Al enige jaren zie ik eenzelfde trend in het onderwijs waarbij er weinig ruimte meer is voor metaforen en symbolen. De letterlijke benadering en vormgeving van de lesstof laat weinig aan de verbeeldingskracht over. Waar lesstof als beeld, symbool of metafoor nog ruimte laat voor subjectivering doordat het kind er een eigen betekenis in kan vinden, geven de kale feiten slechts een beperkt beeld van de geleefde werkelijkheid. De letterlijke lesstof wordt aangeboden als externe kennis en doet nog maar weinig recht aan de innerlijke resonantie die dat bij het kind kan oproepen. Het zette mij aan tot het schrijven van dit essay waarin ik de rol van metaforen en symbolen als pedagogische bron in het onderwijs onderzoek.

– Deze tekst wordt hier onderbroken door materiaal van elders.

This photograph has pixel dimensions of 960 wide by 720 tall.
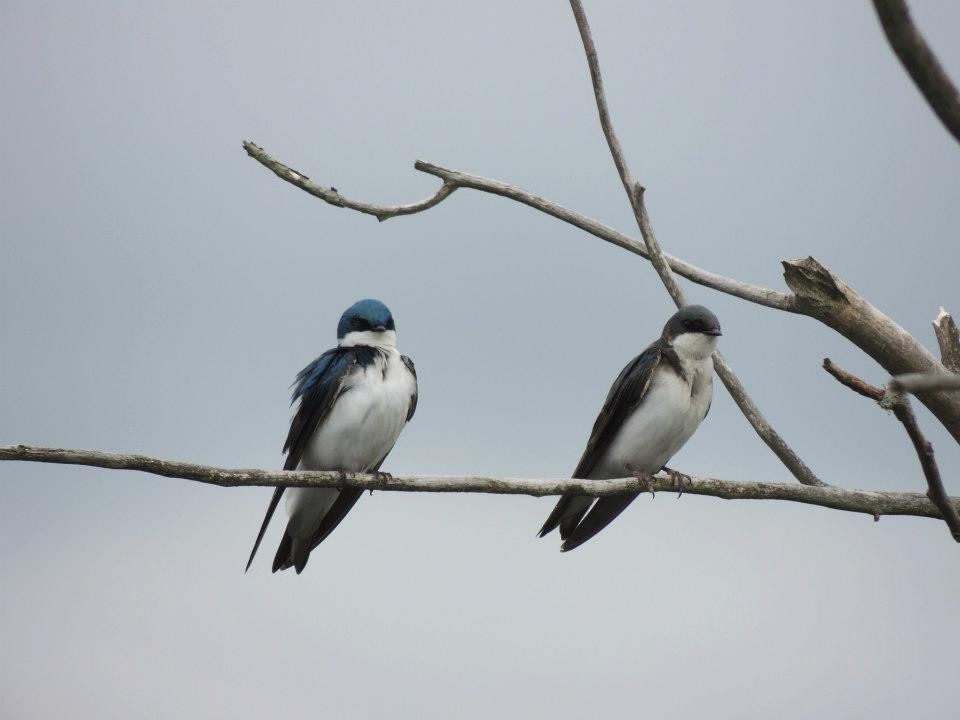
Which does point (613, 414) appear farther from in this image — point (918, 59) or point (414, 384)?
point (918, 59)

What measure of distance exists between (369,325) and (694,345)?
1.61 metres

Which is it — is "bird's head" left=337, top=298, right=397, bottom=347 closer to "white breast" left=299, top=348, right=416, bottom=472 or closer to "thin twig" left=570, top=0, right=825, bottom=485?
"white breast" left=299, top=348, right=416, bottom=472

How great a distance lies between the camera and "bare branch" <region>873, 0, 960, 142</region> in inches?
96.0

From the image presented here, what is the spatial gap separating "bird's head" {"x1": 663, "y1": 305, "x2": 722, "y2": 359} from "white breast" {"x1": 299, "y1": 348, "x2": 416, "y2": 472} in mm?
1286

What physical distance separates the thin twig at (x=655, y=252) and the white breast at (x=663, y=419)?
0.18m

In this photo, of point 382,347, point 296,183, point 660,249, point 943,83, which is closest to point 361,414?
point 382,347

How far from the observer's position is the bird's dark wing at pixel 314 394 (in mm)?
5781

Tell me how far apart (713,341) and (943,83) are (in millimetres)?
3255

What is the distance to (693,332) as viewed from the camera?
18.6ft

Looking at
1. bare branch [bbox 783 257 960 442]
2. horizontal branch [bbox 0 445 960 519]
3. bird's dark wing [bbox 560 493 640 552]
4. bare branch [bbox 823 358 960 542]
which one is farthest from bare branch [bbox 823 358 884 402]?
bird's dark wing [bbox 560 493 640 552]

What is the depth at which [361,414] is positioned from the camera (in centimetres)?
572

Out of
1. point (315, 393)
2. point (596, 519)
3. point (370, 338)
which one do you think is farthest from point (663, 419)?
point (315, 393)

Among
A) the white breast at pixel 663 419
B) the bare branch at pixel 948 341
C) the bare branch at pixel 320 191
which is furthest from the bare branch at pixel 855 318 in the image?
the bare branch at pixel 320 191

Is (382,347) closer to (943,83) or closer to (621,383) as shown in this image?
(621,383)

In het onderwijs zijn steeds meer stemmen te horen die onze aandacht richten op het innerlijke, de subjectieve beleving van het kind. Hester IJsseling en Gert Biesta spreken over respectievelijk bezieling (IJsseling 2020) en subjectificatie (Biesta 2015). In ‘Tijd voor pedagogiek’ schreef Biesta over de stoffering van de ziel (2018). Zowel IJsseling als Biesta laten zien hoe de mens en de wereld betrekking hebben op elkaar. Beiden zien in het onderwijs een oefenplaats om verantwoordelijkheid te nemen voor die wederzijdse betrekking.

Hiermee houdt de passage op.